• _What is expected_
When you come to the line with "order: Artiodactyla", begin repeating; continue exactly through the final line of the records and include nothing from before.

---- Recorded data

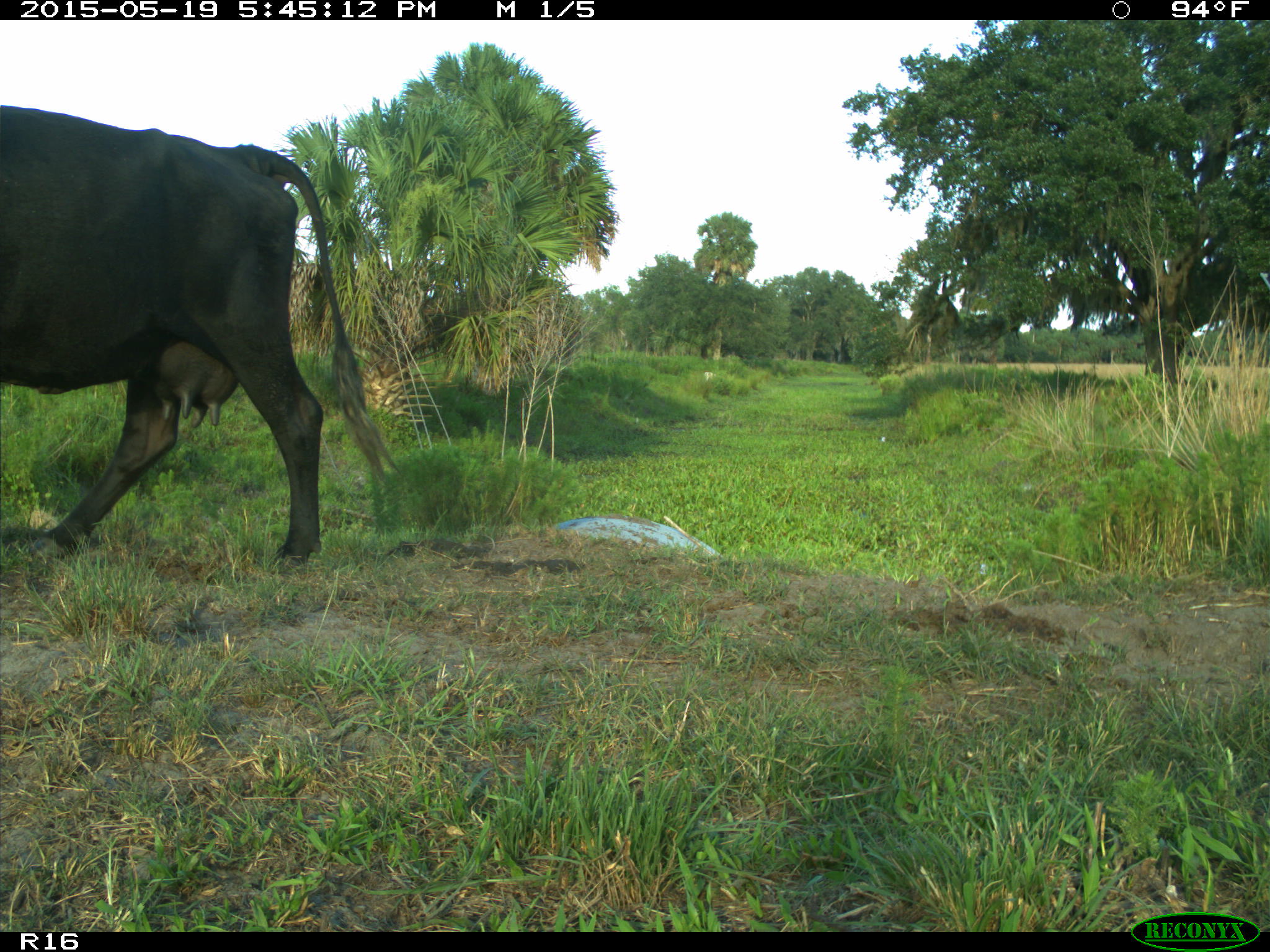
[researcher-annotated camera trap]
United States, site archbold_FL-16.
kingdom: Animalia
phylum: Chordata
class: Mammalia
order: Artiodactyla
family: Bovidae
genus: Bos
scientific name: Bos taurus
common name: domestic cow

--------

• _Answer to the problem_
order: Artiodactyla
family: Bovidae
genus: Bos
scientific name: Bos taurus
common name: domestic cow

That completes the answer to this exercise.